EXERCICES:
a) Répondez à ces questions sur l'extrait consacré à l'accélération sociale :
(i) Quel terme Paul-André Taguieff emploie-t-il pour désigner ce qui affecte la vie professionnelle ?
(ii) Quel ouvrage de P. Virilio est cité ?
(iii) Quelle nationalité l'extrait attribue-t-il au philosophe Hermann Lübbe ?
b) Traduisez en anglais cette phrase de l'extrait sur l'accélération sociale : « L’accélération des rythmes du changement social chahute notre vie sociale. »
c) Mettez à jour tout le passage de l'extrait à lire, depuis « La représentation du » jusqu'à « des projets d’avenir. », en remplaçant « hésitations » par « doutes ».

La dislocation de la vie quotidienne


Il n’y a pas qu’à la maison que les changements se répètent à un rythme de plus en plus rapide, la vie professionnelle est également affectée par ce que Paul-André Taguieff nomme le « bougisme ». P. Virilio rappelle en effet que « l’emploi à vie » est en passe de disparaître, d’un temps presque révolu. L’augmentation des contrats à durée déterminée (CDD), le développement du travail intérimaire et de la formation continue attestent qu’aujourd’hui une personne est amenée à occuper plusieurs emplois dans une même vie, voire à apprendre plusieurs métiers. Par ailleurs, la forte mobilité professionnelle des jeunes amène à déménager plus souvent et à se réhabituer à une nouvelle ville, voire à une autre culture. Sans parler des conséquences sur la création du lien social, amical comme amoureux.


L’accélération des rythmes du changement social chahute notre vie sociale. Dans Le Grand Accélérateur, P. Virilio met en garde contre cet excès de mouvement et voit dans l’effacement du « lieu » stable (le village, la maison, la famille, l’entreprise) une perte de repère social entraînant « la dislocation de la vie quotidienne ».


La représentation du temps, qui découle de cette inconstance de la vie quotidienne, modifie en tout cas nos actions. Trop de mouvement réduit considérablement notre horizon temporel, le passé étant déjà obsolète à peine passé tandis que le futur est difficilement prévisible. Reste une durée raccourcie, le présent, ayant encore un caractère durable et offrant un degré plus ou moins élevé de stabilité. Selon le philosophe allemand Hermann Lübbe, cette « compression du présent (7) », caractéristique de l’accélération sociale, illustre l’incertitude de notre monde et génère des hésitations au sujet des projets d’avenir.


Cependant, ces critiques à l’égard de l’accélération, et des effets qu’elle génère, sont assez récentes. Longtemps, l’accélération du progrès technique fut même très valorisée, promettant une plus grande maîtrise du monde. C’est pourquoi la société s’est investie avec autant d’énergie en faveur de la révolution industrielle. Progressivement, l’idéologie d’une modernité fondée sur l’éloge de la vitesse, la rapidité des échanges, le mouvement d’une vie animée et dynamique s’est répandue jusqu’à l’émergence du Culte de la performance, selon le titre de l’ouvrage du sociologue Alain Ehrenberg (8).

CONTENU DES DONNÉES:
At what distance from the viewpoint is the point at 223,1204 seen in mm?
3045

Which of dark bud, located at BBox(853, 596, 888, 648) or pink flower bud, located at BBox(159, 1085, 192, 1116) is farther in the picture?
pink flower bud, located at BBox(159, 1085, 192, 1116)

RÉPONSES:
a)
(i) Le « bougisme ».
(ii) Le Grand Accélérateur.
(iii) Allemande.

b) The acceleration of the rhythms of social change is shaking up our social life.

c)
La représentation du temps, qui découle de cette inconstance de la vie quotidienne, modifie en tout cas nos actions. Trop de mouvement réduit considérablement notre horizon temporel, le passé étant déjà obsolète à peine passé tandis que le futur est difficilement prévisible. Reste une durée raccourcie, le présent, ayant encore un caractère durable et offrant un degré plus ou moins élevé de stabilité. Selon le philosophe allemand Hermann Lübbe, cette « compression du présent (7) », caractéristique de l’accélération sociale, illustre l’incertitude de notre monde et génère des doutes au sujet des projets d’avenir.